OPDRACHTEN:
A) Geef aan tot en met welke datum de regeling voor onderwijssubsidies 2016 geldig was.
B) Noem alle soorten organisaties waaraan volgens artikel 2 van de regeling voor onderwijssubsidies 2016 subsidie wordt verstrekt.
C) Hervat de regeling voor onderwijssubsidies 2016 direct na de laatste zin van artikel 3.

AANGELEVERD FRAGMENT:
┌──

Regeling vervallen per 30-03-2017

Nadere regels voor subsidiëring onderwijssubsidies 2016

Geldend van 09-02-2016 t/m 29-03-2017

Intitulé

Nadere regels voor subsidiëring onderwijssubsidies 2016

Artikel 1. Begripsomschrijvingen.

In deze nadere regels wordt verstaan onder:

  • a.

    ASV: Algemene subsidieverordening Amstelveen 2016;

  • b.

    college: het college van burgemeester en wethouders van de gemeente Amstelveen;

Artikel 2. Doelgroep.

Subsidie op grond van deze nadere regels wordt uitsluitend verstrekt aan onderwijsinstellingen, kinderopvang en bedrijven die gezamenlijk met meerdere scholen en of partners projecten of activiteiten organiseren die bijdragen aan de talentontwikkeling en ontplooiing van kinderen in alle leeftijdscategorieën en die de aansluiting van het onderwijs op de arbeidsmarkt bevorderen.

Artikel 3. Projecten/activiteiten die voor subsidie in aanmerking komen.

Subsidie op grond van deze nadere regels wordt uitsluitend verstrekt voor projecten of activiteiten die bijdragen aan de talentontwikkeling en ontplooiing van kinderen in alle leeftijdscategorieën en/of die de aansluiting van het onderwijs op de arbeidsmarkt bevorderen. Aanvullende voorwaarde hierop is dat het project of de activiteit binnen de reguliere werkwijze van de aanvrager(s) wordt geborgd. Eveneens wordt bekeken of het project of de activiteit bijdraagt aan de onderwijskwaliteit en/of het doorontwikkelen van samenwerking in het kader van de doorgaande lijn 0-27 jaar.

└──

AANGELEVERDE GEGEVENS:
┌──

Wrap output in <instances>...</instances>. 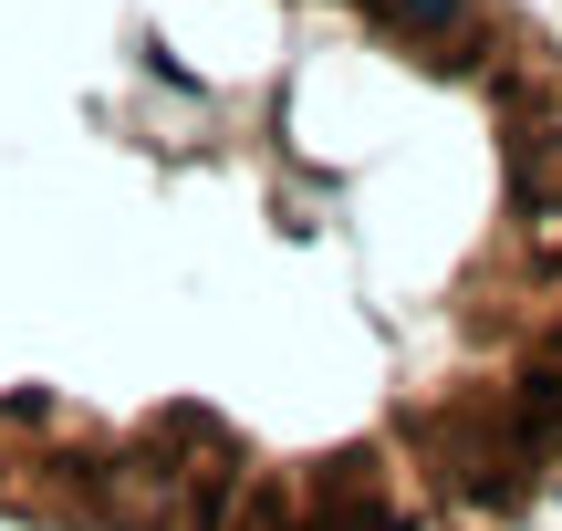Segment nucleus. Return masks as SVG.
<instances>
[]
</instances>
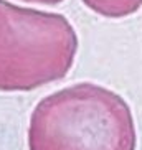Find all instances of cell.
<instances>
[{"instance_id": "277c9868", "label": "cell", "mask_w": 142, "mask_h": 150, "mask_svg": "<svg viewBox=\"0 0 142 150\" xmlns=\"http://www.w3.org/2000/svg\"><path fill=\"white\" fill-rule=\"evenodd\" d=\"M22 2H27V4H38V5H58L65 2V0H22Z\"/></svg>"}, {"instance_id": "6da1fadb", "label": "cell", "mask_w": 142, "mask_h": 150, "mask_svg": "<svg viewBox=\"0 0 142 150\" xmlns=\"http://www.w3.org/2000/svg\"><path fill=\"white\" fill-rule=\"evenodd\" d=\"M28 150H136L132 110L122 96L94 83H76L35 106Z\"/></svg>"}, {"instance_id": "3957f363", "label": "cell", "mask_w": 142, "mask_h": 150, "mask_svg": "<svg viewBox=\"0 0 142 150\" xmlns=\"http://www.w3.org/2000/svg\"><path fill=\"white\" fill-rule=\"evenodd\" d=\"M91 12L106 18L131 17L142 7V0H81Z\"/></svg>"}, {"instance_id": "7a4b0ae2", "label": "cell", "mask_w": 142, "mask_h": 150, "mask_svg": "<svg viewBox=\"0 0 142 150\" xmlns=\"http://www.w3.org/2000/svg\"><path fill=\"white\" fill-rule=\"evenodd\" d=\"M78 35L65 15L0 0V93H28L63 79Z\"/></svg>"}]
</instances>
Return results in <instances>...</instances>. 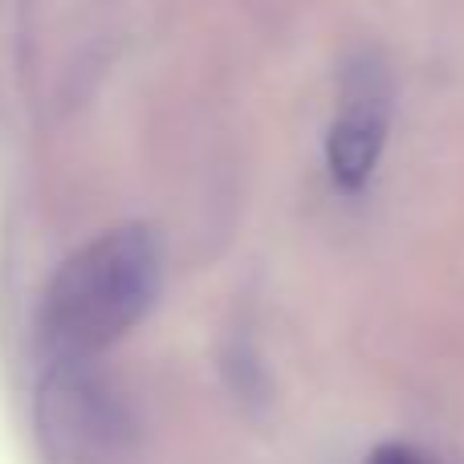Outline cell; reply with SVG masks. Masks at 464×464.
<instances>
[{
	"label": "cell",
	"instance_id": "obj_1",
	"mask_svg": "<svg viewBox=\"0 0 464 464\" xmlns=\"http://www.w3.org/2000/svg\"><path fill=\"white\" fill-rule=\"evenodd\" d=\"M160 245L147 228L122 225L82 245L53 273L37 314L41 351L53 367H82L155 305Z\"/></svg>",
	"mask_w": 464,
	"mask_h": 464
},
{
	"label": "cell",
	"instance_id": "obj_2",
	"mask_svg": "<svg viewBox=\"0 0 464 464\" xmlns=\"http://www.w3.org/2000/svg\"><path fill=\"white\" fill-rule=\"evenodd\" d=\"M37 424L49 464H122L130 452L122 403L82 367H53V379L41 387Z\"/></svg>",
	"mask_w": 464,
	"mask_h": 464
},
{
	"label": "cell",
	"instance_id": "obj_3",
	"mask_svg": "<svg viewBox=\"0 0 464 464\" xmlns=\"http://www.w3.org/2000/svg\"><path fill=\"white\" fill-rule=\"evenodd\" d=\"M392 127V73L383 57L354 53L338 82V106L326 135V168L343 192H362L379 168Z\"/></svg>",
	"mask_w": 464,
	"mask_h": 464
},
{
	"label": "cell",
	"instance_id": "obj_4",
	"mask_svg": "<svg viewBox=\"0 0 464 464\" xmlns=\"http://www.w3.org/2000/svg\"><path fill=\"white\" fill-rule=\"evenodd\" d=\"M367 464H424V460H420L408 444H379L367 457Z\"/></svg>",
	"mask_w": 464,
	"mask_h": 464
}]
</instances>
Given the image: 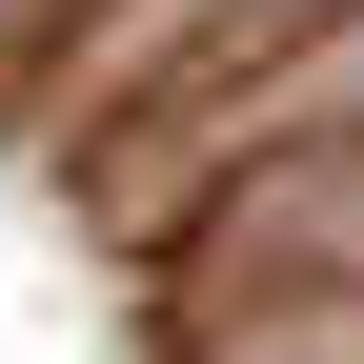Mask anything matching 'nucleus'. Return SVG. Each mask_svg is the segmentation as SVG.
<instances>
[]
</instances>
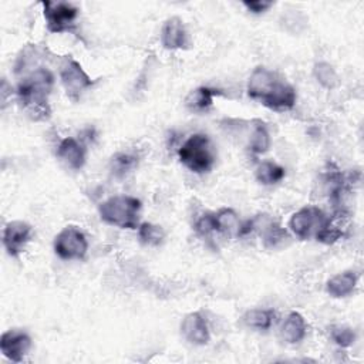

└──

ANTWOORDEN:
A) Tot en met 29-03-2017.

B) Onderwijsinstellingen, kinderopvang en bedrijven.

C)
Artikel 4. Aanvraag van de subsidie.

Een aanvraag voor subsidie wordt schriftelijk bij het college ingediend. In afwijking van artikel 7, lid 2, van de ASV dient een aanvraag voor een eenmalige subsidie ten behoeve van een onderwijssubsidie op grond van deze nadere regels door het college te zijn ontvangen vóór 1 mei van het schooljaar(en) waarvoor de subsidie wordt aangevraagd.

Artikel 5. Berekening van de subsidie.

  • 1. De gemeente Amstelveen ondersteunt een project of activiteit financieel voor maximaal 75% van de voor subsidie in aanmerking komende kosten van het project of de activiteit.

  • 2. Een school dient het project of de activiteit voor minimaal 25% van de totale kosten van het project of de activiteit uit eigen middelen en/of andere fondsen te financieren.

Artikel 6. Kosten die niet voor subsidie in aanmerking komen.

De volgende kosten komen niet voor subsidie in aanmerking:

  • a.

    de kosten die samenhangen met de inzet in uren van het personeel (van de eigen organisatie) of de vervanging van personeel;

  • b.

    kosten die in eerdere jaren reeds eerder zijn gesubsidieerd.

Artikel 7. Subsidieplafond.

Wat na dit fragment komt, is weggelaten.